*Text segment*:
==============================

It's interesting that most of us reach for margin, padding and/or position properties when faced with a problem like this. I know I did in the past. What if we're looking at it all wrong?
Before I provide a different solution, let's try and understand browser implementations a bit better. If we look at the user agent stylesheet for lists in WebKit, here's what we find:
ul, menu, dir {
//...
margin-inline-start: 0;
margin-inline-end: 0;
padding-inline-start: 40px;
}
ol {
//...
margin-inline-start: 0;
margin-inline-end: 0;
padding-inline-start: 40px;
}
li {
display: list-item;
text-align: match-parent;
}
The other browsers are similar. The list indent is provided by padding on the ul and ol, not the li. Also worth noting, there's no negative positioning, margin, or indent anywhere to be found. So what is creating that gap between the bullet and the text?
The answer only becomes clear when we try changing the bullet character itself. I'll use the list-style-type property to do this, but instead of giving it a standard value like disc (the definition of which is up to the browser, being a little vague in the specs), I'll give it a quoted string value:
ul {
list-style-type: "•";
}
<ul>
<li>Oh dear</li>
<li>what happened</li>
<li>to the bullet spacing?</li>
</ul>
We can reintroduce the spacing by adding a standard space character after the bullet"

==============================

*Stored data*:
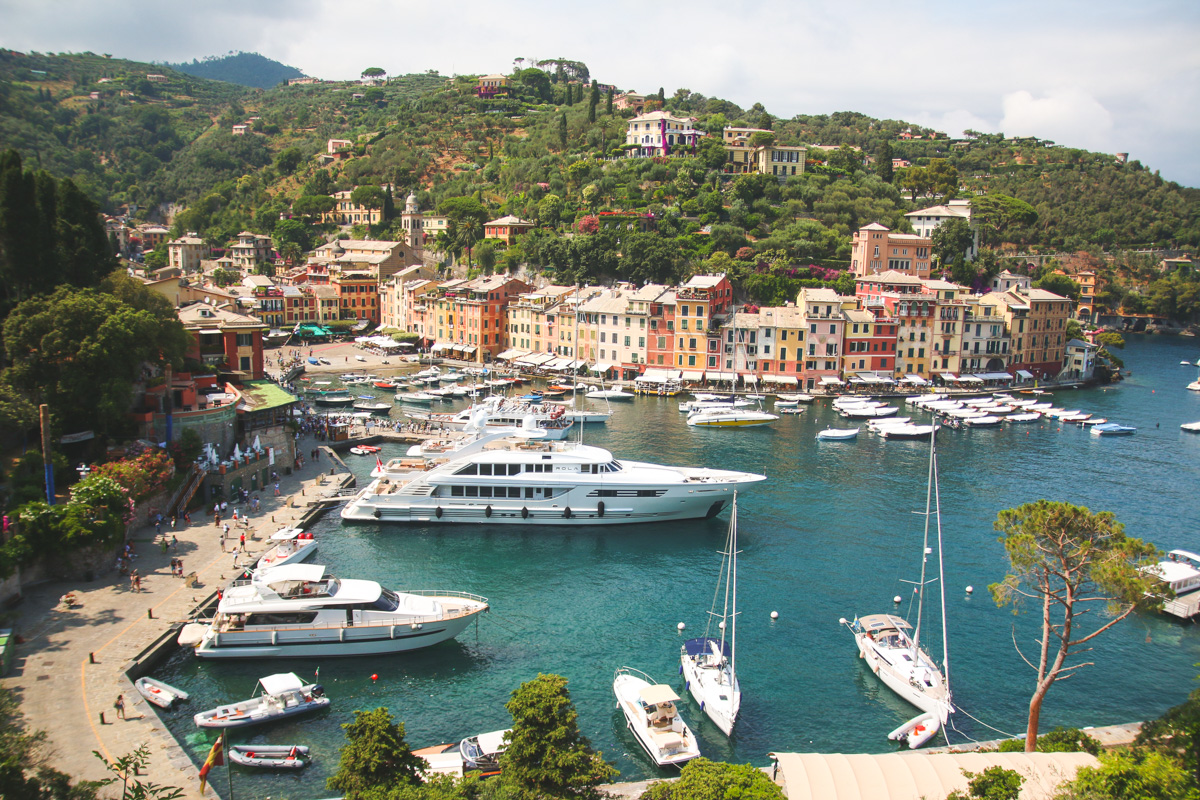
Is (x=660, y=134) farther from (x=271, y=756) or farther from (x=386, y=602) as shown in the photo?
(x=271, y=756)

==============================

Transcribe the passage of the CSS list-styling text between "It's interesting that" and "it all wrong?", inclusive. The listing has no connection to the CSS list-styling text.

*Exercise solution*:
It's interesting that most of us reach for margin, padding and/or position properties when faced with a problem like this. I know I did in the past. What if we're looking at it all wrong?